Required work: What's wanted is the full listing, reproduced exactly.

Records provided:

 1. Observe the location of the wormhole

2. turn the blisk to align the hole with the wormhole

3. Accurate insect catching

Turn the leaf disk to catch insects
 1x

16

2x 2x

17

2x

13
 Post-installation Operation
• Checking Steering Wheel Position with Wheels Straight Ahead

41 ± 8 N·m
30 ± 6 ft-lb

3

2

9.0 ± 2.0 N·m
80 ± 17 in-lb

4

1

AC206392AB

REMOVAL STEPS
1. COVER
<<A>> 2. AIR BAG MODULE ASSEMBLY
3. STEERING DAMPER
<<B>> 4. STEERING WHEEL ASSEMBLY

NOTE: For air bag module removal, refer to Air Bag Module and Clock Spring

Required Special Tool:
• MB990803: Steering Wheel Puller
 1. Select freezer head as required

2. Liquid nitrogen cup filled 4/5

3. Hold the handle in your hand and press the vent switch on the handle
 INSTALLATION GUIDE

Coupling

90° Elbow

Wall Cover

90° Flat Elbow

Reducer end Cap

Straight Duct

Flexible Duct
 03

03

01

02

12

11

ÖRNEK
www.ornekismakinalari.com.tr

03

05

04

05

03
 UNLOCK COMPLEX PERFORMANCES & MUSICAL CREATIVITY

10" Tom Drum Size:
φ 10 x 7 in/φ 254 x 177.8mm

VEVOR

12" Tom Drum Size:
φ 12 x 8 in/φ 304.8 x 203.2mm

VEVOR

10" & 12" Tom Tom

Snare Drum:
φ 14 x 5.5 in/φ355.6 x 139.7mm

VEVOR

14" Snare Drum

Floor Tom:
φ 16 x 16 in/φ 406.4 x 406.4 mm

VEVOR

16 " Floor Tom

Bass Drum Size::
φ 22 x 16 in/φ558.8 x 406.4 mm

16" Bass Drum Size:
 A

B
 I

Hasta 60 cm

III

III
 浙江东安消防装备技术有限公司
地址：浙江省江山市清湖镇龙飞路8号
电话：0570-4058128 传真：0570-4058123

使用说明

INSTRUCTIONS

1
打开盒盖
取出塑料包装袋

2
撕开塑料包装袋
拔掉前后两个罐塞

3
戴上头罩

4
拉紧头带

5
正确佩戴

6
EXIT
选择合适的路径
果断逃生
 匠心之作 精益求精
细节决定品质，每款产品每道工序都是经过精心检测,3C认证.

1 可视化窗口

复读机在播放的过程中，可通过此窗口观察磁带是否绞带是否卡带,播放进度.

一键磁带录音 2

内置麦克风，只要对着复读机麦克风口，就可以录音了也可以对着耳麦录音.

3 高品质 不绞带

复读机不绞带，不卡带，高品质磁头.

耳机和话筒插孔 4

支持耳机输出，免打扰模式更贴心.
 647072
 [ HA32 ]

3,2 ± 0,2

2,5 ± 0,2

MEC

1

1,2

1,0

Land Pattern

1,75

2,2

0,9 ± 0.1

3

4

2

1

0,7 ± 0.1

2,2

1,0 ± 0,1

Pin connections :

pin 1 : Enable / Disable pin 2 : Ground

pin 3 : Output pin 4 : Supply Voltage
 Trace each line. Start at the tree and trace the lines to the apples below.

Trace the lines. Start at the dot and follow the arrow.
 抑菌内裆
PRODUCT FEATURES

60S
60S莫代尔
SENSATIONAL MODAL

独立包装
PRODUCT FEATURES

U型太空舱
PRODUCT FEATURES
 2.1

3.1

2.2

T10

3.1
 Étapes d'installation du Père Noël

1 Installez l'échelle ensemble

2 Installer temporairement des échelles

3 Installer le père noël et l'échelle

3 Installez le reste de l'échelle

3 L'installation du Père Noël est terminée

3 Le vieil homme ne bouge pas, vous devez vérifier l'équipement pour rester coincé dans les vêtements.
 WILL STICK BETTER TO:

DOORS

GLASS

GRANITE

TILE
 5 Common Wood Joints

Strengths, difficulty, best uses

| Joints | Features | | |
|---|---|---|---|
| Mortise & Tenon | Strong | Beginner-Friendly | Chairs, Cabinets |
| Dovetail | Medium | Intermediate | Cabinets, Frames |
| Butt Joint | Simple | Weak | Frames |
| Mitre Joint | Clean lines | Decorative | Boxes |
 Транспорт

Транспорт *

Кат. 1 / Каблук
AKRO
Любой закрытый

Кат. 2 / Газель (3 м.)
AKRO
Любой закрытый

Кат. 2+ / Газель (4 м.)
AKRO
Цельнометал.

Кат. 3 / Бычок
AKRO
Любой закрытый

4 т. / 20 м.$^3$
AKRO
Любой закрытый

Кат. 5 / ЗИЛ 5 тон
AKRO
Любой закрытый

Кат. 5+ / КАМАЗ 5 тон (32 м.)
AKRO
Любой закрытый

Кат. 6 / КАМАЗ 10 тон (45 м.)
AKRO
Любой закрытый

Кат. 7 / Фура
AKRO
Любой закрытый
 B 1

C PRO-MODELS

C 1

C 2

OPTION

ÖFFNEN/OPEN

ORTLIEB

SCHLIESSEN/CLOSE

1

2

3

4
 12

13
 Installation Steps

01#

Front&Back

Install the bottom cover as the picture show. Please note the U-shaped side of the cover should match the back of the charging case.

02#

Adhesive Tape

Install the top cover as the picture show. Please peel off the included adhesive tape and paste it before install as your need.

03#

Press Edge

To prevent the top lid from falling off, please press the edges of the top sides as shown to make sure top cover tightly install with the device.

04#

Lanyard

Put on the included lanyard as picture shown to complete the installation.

Written solution:
 1. Observe the location of the wormhole

2. turn the blisk to align the hole with the wormhole

3. Accurate insect catching

Turn the leaf disk to catch insects
 1x

16

2x 2x

17

2x

13
 Post-installation Operation
• Checking Steering Wheel Position with Wheels Straight Ahead

41 ± 8 N·m
30 ± 6 ft-lb

3

2

9.0 ± 2.0 N·m
80 ± 17 in-lb

4

1

AC206392AB

REMOVAL STEPS
1. COVER
<<A>> 2. AIR BAG MODULE ASSEMBLY
3. STEERING DAMPER
<<B>> 4. STEERING WHEEL ASSEMBLY

NOTE: For air bag module removal, refer to Air Bag Module and Clock Spring

Required Special Tool:
• MB990803: Steering Wheel Puller
 1. Select freezer head as required

2. Liquid nitrogen cup filled 4/5

3. Hold the handle in your hand and press the vent switch on the handle
 INSTALLATION GUIDE

Coupling

90° Elbow

Wall Cover

90° Flat Elbow

Reducer end Cap

Straight Duct

Flexible Duct
 03

03

01

02

12

11

ÖRNEK
www.ornekismakinalari.com.tr

03

05

04

05

03
 UNLOCK COMPLEX PERFORMANCES & MUSICAL CREATIVITY

10" Tom Drum Size:
φ 10 x 7 in/φ 254 x 177.8mm

VEVOR

12" Tom Drum Size:
φ 12 x 8 in/φ 304.8 x 203.2mm

VEVOR

10" & 12" Tom Tom

Snare Drum:
φ 14 x 5.5 in/φ355.6 x 139.7mm

VEVOR

14" Snare Drum

Floor Tom:
φ 16 x 16 in/φ 406.4 x 406.4 mm

VEVOR

16 " Floor Tom

Bass Drum Size::
φ 22 x 16 in/φ558.8 x 406.4 mm

16" Bass Drum Size:
 A

B
 I

Hasta 60 cm

III

III
 浙江东安消防装备技术有限公司
地址：浙江省江山市清湖镇龙飞路8号
电话：0570-4058128 传真：0570-4058123

使用说明

INSTRUCTIONS

1
打开盒盖
取出塑料包装袋

2
撕开塑料包装袋
拔掉前后两个罐塞

3
戴上头罩

4
拉紧头带

5
正确佩戴

6
EXIT
选择合适的路径
果断逃生
 匠心之作 精益求精
细节决定品质，每款产品每道工序都是经过精心检测,3C认证.

1 可视化窗口

复读机在播放的过程中，可通过此窗口观察磁带是否绞带是否卡带,播放进度.

一键磁带录音 2

内置麦克风，只要对着复读机麦克风口，就可以录音了也可以对着耳麦录音.

3 高品质 不绞带

复读机不绞带，不卡带，高品质磁头.

耳机和话筒插孔 4

支持耳机输出，免打扰模式更贴心.
 647072
 [ HA32 ]

3,2 ± 0,2

2,5 ± 0,2

MEC

1

1,2

1,0

Land Pattern

1,75

2,2

0,9 ± 0.1

3

4

2

1

0,7 ± 0.1

2,2

1,0 ± 0,1

Pin connections :

pin 1 : Enable / Disable pin 2 : Ground

pin 3 : Output pin 4 : Supply Voltage
 Trace each line. Start at the tree and trace the lines to the apples below.

Trace the lines. Start at the dot and follow the arrow.
 抑菌内裆
PRODUCT FEATURES

60S
60S莫代尔
SENSATIONAL MODAL

独立包装
PRODUCT FEATURES

U型太空舱
PRODUCT FEATURES
 2.1

3.1

2.2

T10

3.1
 Étapes d'installation du Père Noël

1 Installez l'échelle ensemble

2 Installer temporairement des échelles

3 Installer le père noël et l'échelle

3 Installez le reste de l'échelle

3 L'installation du Père Noël est terminée

3 Le vieil homme ne bouge pas, vous devez vérifier l'équipement pour rester coincé dans les vêtements.
 WILL STICK BETTER TO:

DOORS

GLASS

GRANITE

TILE
 5 Common Wood Joints

Strengths, difficulty, best uses

| Joints | Features | | |
|---|---|---|---|
| Mortise & Tenon | Strong | Beginner-Friendly | Chairs, Cabinets |
| Dovetail | Medium | Intermediate | Cabinets, Frames |
| Butt Joint | Simple | Weak | Frames |
| Mitre Joint | Clean lines | Decorative | Boxes |
 Транспорт

Транспорт *

Кат. 1 / Каблук
AKRO
Любой закрытый

Кат. 2 / Газель (3 м.)
AKRO
Любой закрытый

Кат. 2+ / Газель (4 м.)
AKRO
Цельнометал.

Кат. 3 / Бычок
AKRO
Любой закрытый

4 т. / 20 м.$^3$
AKRO
Любой закрытый

Кат. 5 / ЗИЛ 5 тон
AKRO
Любой закрытый

Кат. 5+ / КАМАЗ 5 тон (32 м.)
AKRO
Любой закрытый

Кат. 6 / КАМАЗ 10 тон (45 м.)
AKRO
Любой закрытый

Кат. 7 / Фура
AKRO
Любой закрытый
 B 1

C PRO-MODELS

C 1

C 2

OPTION

ÖFFNEN/OPEN

ORTLIEB

SCHLIESSEN/CLOSE

1

2

3

4
 12

13
 Installation Steps

01#

Front&Back

Install the bottom cover as the picture show. Please note the U-shaped side of the cover should match the back of the charging case.

02#

Adhesive Tape

Install the top cover as the picture show. Please peel off the included adhesive tape and paste it before install as your need.

03#

Press Edge

To prevent the top lid from falling off, please press the edges of the top sides as shown to make sure top cover tightly install with the device.

04#

Lanyard

Put on the included lanyard as picture shown to complete the installation.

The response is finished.